AOÇ’de 900 Dekar Orman Yola Gitti



Hürriyet'ten Umut Erdem'in haberine göre, Sayıştay, son yıllarda şehir imar planı uygulamaları nedeniyle yeşil alan oranında azalmaya uğrayan AOÇ arazisi ile ilgili şunları kaydetti:

“AOÇ’nin 5 Mayıs 1925 yılında yaklaşık 55 bin 540 dekar olan arazileri 2012 yılı sonu itibarıyla 33 bin 256 dekara gerilemiştir. Özel kanun çıkarılarak yapılan satışların dışında da Çiftlik arazisinden arazi kayıpları meydana gelmiştir. Bunlar mahkeme kararları ile çeşitli şahıslara verilen arazilerdir. 2011 yılı sonu itibarıyla çeşitli sebeplerle çiftlik arazilerinde meydana gelen kayıp, 22 bin 240 dekara ulaşmış bulunmaktadır. Bu miktar, toplam Çiftlik arazisinin yüzde 40’ına karşılık gelmektedir. Meydana gelen arazi kayıpları, AOÇ’nin arazi bütünlüğünü bozduğundan, halen çiftliğin elinde bulunan parçalı alanlar işletilmesi bazı sorunlar yaratan mekanlar haline dönüşmüştür.

4 bin 400 dekar kirada

AOÇ nin toplam arazi varlığının yüzde 8’ine tekabül eden 2 bin 643 dekarı kültüraltı arazi olup, bunun 1833 dekarında tarla bitkileri üretilmektedir.
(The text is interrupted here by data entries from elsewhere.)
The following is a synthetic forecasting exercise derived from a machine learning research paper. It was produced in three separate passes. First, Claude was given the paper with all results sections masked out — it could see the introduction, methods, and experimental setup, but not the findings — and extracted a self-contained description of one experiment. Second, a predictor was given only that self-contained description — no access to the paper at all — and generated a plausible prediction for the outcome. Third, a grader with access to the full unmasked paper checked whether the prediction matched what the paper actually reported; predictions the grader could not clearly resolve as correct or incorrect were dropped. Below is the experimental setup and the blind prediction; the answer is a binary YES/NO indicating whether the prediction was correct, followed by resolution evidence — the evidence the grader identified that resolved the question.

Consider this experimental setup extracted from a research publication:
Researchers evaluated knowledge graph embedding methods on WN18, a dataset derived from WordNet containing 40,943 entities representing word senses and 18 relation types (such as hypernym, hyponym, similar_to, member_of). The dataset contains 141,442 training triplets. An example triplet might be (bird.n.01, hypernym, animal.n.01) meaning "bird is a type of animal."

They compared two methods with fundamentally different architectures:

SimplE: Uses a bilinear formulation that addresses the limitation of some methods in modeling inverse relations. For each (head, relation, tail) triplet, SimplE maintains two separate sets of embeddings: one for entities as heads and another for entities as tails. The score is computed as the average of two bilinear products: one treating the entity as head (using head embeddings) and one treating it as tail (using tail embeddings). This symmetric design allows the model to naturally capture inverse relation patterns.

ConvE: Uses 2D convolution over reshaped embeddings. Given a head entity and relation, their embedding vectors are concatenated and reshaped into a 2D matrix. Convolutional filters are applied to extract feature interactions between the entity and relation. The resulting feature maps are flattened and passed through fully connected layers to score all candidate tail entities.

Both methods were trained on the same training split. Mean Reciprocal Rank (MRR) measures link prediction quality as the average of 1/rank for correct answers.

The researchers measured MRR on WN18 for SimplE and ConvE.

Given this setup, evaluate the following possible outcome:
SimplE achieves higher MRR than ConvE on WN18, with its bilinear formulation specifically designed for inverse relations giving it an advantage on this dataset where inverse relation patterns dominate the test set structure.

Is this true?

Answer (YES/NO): NO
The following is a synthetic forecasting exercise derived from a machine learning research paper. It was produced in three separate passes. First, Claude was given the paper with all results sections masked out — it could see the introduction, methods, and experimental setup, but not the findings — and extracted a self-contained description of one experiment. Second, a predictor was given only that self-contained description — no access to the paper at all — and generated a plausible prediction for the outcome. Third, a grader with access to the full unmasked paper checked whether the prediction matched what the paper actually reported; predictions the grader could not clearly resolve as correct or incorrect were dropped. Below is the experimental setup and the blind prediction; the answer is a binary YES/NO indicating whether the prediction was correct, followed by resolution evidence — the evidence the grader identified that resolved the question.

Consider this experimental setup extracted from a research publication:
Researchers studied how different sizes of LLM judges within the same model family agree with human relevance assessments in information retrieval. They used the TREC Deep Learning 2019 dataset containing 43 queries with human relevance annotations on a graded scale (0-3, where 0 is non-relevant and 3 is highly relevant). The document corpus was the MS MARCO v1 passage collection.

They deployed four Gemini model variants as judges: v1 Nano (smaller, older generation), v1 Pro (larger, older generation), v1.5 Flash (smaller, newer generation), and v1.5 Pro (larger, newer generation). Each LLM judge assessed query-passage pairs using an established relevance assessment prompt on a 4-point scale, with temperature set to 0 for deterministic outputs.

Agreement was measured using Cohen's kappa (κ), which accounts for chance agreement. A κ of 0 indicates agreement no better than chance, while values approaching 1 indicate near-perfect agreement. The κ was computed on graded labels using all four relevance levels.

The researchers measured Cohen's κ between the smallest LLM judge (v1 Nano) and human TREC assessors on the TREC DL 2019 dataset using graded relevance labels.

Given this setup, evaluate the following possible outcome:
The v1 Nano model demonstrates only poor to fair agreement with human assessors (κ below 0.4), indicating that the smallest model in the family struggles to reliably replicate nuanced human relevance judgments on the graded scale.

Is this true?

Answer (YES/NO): NO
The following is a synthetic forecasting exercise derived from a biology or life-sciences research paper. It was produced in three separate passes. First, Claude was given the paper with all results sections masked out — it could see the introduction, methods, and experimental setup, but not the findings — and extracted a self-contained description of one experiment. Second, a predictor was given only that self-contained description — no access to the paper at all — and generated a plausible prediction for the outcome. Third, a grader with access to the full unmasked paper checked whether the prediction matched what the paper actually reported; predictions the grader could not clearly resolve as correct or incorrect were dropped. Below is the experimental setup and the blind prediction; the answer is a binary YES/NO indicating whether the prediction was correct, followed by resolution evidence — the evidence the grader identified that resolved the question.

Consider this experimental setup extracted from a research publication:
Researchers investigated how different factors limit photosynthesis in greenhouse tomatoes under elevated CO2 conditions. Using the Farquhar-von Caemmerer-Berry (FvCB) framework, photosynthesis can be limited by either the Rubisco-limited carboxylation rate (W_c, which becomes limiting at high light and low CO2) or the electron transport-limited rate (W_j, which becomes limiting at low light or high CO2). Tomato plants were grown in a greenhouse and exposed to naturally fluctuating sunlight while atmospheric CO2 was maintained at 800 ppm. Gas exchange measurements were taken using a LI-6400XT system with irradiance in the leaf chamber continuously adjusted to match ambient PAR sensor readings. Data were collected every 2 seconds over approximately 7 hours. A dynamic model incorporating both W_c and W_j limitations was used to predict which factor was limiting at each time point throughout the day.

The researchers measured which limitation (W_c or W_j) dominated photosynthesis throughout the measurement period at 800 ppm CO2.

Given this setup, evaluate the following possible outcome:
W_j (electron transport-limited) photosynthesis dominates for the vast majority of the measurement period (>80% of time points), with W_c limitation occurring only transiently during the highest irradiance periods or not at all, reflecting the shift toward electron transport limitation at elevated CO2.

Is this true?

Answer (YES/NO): YES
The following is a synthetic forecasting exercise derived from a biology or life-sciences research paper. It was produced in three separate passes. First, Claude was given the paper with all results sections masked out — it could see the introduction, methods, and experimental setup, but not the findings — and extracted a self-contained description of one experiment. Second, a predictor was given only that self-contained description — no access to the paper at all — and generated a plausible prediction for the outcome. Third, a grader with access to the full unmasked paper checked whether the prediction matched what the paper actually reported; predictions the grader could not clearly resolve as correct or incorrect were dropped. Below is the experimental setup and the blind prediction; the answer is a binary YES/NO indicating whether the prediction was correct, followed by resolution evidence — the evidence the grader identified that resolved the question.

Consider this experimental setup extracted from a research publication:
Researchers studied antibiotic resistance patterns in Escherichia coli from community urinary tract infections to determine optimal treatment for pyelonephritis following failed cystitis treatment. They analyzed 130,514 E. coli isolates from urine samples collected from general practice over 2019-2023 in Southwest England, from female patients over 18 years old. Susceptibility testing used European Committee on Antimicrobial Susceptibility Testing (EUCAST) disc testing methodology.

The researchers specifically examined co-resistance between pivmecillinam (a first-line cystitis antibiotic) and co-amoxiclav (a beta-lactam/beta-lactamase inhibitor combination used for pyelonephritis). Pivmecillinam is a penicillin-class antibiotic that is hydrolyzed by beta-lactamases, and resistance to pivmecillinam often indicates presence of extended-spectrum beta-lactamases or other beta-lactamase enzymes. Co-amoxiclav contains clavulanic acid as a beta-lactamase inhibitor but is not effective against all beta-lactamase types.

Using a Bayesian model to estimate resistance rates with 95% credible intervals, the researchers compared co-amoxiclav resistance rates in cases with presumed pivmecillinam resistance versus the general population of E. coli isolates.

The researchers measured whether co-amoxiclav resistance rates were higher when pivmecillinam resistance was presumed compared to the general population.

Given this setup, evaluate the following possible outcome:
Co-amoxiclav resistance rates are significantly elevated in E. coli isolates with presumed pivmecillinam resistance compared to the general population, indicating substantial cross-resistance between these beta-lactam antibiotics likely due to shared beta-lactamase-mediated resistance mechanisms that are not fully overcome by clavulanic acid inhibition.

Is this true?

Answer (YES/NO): YES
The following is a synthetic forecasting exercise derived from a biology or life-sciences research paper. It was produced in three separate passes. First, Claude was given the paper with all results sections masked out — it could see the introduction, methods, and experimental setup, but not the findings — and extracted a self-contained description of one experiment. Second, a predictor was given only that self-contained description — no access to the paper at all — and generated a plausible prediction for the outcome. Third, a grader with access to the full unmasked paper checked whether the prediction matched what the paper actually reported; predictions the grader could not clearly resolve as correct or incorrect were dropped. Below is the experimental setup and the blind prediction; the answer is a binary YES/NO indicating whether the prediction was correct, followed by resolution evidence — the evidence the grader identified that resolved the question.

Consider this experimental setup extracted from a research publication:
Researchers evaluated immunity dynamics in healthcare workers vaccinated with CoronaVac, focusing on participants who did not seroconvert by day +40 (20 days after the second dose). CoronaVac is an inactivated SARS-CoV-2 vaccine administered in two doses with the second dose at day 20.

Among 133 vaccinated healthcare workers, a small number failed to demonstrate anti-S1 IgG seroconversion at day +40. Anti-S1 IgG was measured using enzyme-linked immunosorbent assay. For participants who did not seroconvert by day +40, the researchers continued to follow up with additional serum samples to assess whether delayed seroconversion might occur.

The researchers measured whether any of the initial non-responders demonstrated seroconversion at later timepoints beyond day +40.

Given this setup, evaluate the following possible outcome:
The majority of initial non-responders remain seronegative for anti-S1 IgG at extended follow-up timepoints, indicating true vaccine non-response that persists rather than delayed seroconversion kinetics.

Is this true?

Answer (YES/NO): YES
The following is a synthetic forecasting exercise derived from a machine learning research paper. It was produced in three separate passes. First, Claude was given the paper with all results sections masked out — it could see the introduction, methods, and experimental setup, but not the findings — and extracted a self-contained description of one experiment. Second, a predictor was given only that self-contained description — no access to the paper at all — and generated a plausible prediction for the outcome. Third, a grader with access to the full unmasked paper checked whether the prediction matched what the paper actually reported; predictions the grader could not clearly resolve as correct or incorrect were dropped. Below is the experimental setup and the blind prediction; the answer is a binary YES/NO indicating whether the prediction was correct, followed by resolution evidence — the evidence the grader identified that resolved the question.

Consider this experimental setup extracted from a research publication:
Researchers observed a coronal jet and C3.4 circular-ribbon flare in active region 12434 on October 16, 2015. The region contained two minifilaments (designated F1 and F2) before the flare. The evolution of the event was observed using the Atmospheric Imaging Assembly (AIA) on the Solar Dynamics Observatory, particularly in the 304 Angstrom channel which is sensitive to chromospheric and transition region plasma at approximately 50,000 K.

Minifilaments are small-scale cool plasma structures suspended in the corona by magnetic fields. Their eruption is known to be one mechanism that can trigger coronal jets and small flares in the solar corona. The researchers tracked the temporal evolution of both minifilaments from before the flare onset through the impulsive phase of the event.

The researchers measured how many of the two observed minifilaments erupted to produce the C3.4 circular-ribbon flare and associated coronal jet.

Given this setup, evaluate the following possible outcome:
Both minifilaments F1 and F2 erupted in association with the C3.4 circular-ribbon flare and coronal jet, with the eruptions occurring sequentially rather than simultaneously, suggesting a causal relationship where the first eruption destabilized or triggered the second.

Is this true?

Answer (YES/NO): NO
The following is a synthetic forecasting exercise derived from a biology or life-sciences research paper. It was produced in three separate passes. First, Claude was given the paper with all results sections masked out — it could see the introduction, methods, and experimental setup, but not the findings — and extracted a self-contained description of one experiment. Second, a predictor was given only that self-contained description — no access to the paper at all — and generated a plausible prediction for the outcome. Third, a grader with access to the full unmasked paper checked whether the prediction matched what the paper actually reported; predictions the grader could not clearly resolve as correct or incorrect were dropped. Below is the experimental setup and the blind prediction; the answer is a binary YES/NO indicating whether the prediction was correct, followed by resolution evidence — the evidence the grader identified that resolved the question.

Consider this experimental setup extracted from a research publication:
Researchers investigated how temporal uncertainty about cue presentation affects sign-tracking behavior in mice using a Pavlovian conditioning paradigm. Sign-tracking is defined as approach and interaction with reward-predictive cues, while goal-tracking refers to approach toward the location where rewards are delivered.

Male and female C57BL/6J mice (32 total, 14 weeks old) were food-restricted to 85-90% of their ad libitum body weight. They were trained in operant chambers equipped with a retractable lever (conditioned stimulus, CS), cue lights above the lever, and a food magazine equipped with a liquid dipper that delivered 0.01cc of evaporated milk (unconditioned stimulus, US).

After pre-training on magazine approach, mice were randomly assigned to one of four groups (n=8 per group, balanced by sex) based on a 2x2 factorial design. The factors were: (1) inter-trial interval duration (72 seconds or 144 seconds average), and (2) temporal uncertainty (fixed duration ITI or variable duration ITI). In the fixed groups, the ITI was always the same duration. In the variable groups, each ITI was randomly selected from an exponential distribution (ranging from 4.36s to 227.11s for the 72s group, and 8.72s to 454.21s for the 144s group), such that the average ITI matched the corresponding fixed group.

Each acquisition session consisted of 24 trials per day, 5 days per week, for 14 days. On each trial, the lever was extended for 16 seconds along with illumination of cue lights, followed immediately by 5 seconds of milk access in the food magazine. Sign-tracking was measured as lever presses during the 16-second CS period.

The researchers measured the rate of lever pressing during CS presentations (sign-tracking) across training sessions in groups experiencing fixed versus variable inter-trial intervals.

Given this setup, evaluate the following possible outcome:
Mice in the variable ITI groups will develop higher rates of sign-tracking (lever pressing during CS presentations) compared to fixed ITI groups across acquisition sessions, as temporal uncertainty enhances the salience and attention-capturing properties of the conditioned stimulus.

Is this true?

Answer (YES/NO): YES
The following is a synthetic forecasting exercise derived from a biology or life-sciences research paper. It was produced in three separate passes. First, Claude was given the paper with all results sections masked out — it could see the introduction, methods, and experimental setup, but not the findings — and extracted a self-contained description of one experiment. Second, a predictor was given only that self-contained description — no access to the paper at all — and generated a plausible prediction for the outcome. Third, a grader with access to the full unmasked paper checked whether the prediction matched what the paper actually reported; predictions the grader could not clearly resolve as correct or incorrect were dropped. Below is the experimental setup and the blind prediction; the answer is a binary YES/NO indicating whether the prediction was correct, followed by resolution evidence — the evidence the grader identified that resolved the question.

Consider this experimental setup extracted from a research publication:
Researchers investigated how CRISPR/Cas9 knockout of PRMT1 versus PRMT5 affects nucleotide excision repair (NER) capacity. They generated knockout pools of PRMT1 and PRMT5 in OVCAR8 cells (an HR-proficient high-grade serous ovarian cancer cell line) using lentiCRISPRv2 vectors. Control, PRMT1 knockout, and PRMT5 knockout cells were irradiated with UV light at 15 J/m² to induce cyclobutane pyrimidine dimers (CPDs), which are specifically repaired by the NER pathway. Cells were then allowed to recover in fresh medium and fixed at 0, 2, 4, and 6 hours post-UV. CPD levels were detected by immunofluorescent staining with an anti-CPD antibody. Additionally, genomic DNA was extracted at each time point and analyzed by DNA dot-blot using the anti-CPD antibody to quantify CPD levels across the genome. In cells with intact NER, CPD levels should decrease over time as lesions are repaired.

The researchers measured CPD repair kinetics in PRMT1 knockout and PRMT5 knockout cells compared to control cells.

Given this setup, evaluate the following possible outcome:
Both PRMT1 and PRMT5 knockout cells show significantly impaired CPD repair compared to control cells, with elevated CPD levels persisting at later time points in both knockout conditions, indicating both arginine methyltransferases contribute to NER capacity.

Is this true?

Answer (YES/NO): YES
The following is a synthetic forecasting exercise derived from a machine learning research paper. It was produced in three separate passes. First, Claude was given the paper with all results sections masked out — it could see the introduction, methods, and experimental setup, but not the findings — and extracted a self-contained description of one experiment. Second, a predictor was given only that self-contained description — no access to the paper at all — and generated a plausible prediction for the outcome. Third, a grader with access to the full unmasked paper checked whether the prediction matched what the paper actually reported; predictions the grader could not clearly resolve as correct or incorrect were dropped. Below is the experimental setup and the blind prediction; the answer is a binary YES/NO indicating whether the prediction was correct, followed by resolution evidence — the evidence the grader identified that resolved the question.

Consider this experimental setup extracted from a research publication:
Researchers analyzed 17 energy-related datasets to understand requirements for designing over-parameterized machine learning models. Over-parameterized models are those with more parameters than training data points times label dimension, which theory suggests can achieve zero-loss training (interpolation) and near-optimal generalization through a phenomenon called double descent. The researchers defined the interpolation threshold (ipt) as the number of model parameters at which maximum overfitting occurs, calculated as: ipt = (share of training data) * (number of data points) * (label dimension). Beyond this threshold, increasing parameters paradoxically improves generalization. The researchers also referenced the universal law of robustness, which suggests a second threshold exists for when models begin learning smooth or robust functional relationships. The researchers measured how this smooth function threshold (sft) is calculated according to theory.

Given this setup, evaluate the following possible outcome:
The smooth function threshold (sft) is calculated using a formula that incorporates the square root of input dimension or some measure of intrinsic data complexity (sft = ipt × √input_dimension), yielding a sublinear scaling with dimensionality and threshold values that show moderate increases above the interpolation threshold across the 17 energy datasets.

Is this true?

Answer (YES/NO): NO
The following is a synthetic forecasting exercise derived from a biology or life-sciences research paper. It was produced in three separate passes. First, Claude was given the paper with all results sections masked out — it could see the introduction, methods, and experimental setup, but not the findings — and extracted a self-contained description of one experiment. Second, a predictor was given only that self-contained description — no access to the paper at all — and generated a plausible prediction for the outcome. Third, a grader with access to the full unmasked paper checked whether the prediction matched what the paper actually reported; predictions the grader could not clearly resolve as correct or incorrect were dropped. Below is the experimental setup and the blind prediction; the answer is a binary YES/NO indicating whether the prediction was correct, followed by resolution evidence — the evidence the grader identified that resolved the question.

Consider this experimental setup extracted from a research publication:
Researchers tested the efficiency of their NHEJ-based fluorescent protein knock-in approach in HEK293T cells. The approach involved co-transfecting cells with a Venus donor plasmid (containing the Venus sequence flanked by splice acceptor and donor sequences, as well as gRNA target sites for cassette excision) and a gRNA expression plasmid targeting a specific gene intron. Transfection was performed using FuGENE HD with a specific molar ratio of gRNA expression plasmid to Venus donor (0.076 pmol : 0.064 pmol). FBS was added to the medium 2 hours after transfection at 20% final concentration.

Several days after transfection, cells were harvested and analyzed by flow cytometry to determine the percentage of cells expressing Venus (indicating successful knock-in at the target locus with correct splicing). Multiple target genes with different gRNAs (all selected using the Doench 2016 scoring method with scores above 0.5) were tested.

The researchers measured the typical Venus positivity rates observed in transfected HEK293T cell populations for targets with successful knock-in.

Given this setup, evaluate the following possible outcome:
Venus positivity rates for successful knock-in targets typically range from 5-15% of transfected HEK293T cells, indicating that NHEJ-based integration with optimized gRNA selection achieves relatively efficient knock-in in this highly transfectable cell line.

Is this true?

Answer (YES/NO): NO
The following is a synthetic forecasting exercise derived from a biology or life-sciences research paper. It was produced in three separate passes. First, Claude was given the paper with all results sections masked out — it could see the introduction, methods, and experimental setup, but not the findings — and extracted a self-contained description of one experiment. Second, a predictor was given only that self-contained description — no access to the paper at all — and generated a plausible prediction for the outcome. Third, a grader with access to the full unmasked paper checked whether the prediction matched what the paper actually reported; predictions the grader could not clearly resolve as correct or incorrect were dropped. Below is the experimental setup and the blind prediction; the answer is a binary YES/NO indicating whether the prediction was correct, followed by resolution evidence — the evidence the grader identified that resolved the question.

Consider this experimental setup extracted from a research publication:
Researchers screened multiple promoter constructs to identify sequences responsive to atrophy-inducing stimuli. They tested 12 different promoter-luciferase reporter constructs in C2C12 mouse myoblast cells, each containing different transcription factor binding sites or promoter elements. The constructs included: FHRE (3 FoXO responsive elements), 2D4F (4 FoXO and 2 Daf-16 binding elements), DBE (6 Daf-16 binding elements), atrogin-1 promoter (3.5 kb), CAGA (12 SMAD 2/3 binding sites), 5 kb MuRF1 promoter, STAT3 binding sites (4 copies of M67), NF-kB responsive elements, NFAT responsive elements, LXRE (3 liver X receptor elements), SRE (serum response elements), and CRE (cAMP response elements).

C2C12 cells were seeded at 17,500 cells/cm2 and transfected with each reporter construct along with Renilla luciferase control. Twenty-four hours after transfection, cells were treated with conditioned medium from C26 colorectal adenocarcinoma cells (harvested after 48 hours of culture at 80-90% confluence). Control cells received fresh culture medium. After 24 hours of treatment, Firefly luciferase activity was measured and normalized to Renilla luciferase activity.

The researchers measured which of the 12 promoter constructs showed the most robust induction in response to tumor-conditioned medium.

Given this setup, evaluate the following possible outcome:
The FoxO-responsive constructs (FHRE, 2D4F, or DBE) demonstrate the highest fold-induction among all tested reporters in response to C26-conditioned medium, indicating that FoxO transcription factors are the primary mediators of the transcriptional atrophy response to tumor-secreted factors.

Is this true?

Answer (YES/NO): NO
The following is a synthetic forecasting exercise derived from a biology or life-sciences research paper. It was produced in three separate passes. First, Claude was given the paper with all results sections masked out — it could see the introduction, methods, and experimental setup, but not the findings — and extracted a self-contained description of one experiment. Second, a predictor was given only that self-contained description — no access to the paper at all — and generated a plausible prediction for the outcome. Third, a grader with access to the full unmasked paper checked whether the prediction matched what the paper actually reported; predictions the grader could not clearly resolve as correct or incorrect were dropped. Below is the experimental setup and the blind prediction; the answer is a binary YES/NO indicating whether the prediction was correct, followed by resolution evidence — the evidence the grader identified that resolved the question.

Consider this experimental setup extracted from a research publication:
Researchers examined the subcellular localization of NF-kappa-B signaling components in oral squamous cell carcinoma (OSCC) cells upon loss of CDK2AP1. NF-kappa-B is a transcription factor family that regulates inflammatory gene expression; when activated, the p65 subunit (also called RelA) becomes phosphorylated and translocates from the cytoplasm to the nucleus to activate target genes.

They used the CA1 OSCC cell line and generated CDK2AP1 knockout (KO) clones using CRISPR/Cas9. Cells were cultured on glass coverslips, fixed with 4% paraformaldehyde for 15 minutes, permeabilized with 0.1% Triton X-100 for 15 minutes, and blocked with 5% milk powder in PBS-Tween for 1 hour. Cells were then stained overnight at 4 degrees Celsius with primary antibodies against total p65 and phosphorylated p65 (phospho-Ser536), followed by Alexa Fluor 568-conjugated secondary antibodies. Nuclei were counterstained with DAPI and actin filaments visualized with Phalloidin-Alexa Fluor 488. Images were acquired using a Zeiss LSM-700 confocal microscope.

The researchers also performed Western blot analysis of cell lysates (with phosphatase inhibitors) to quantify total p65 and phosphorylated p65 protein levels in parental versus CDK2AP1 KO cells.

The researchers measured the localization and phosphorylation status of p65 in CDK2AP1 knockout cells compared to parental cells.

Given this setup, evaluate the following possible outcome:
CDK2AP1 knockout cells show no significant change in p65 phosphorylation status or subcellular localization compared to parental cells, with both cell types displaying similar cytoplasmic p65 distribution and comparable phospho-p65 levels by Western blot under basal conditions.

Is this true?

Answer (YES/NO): NO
Geri kalan 810 dekarında fidan ve süs bitkileri üretimi yapılmaktadır. Üretim dışında kalan arazi toplamı 30 bin 613 dekardır. Bu miktarın en büyük bölümünü 22 bin 100 dekar ile orman ve park alanları oluşturmaktadır. Önceki yıla göre 900 dekar azalan orman alanının yol yapım çalışmalarına gittiği görülmüştür. Kiraya verilen araziler ise 4 bin 405 dekar ile ikinci sırayı almaktadır. Arsa, kanal, yol ve bataklık gibi kullanılmayan arazilerin miktarı ise 1865 dekardır. Önceki yılda 133 dekar arazi çeşitli şahıs ve kuruluşların işgali altında bulunmakta iken, 2012 yılında yapılan bir kısım sözleşmeler ve lehte sonuçlanan davalar ile 118 dekara indiği görülmektedir. Halen işgal altında görülen 118 dekar arazi ile ilgili hukuki sürecin devam ettiği gözlenmektedir. AOÇ arazilerindeki tüm işgallerin sonlandırılması için azami dikkat ve gayretin gösterilmesi önemli görülmektedir.”

Ekolojik denge bozuluyor

Sayıştay raporunda, plansız kentleşmeye de dikkat çekilerek şöyle denildi:

“Başkent Ankara’nın yaşanabilir bir kent olması, şehir içinde yer alacak yeşil alan ve parklar ile şehir dışında oluşacak bir yeşil kuşağın varlığına bağlıdır. Özellikle büyük metropollerde bina yapımı için ayrılan kent alanlarının, tek düze bir battaniye gibi toprağı örterek plansız bir şekilde genişlemesi ekolojik dengeyi bozmaktadır.”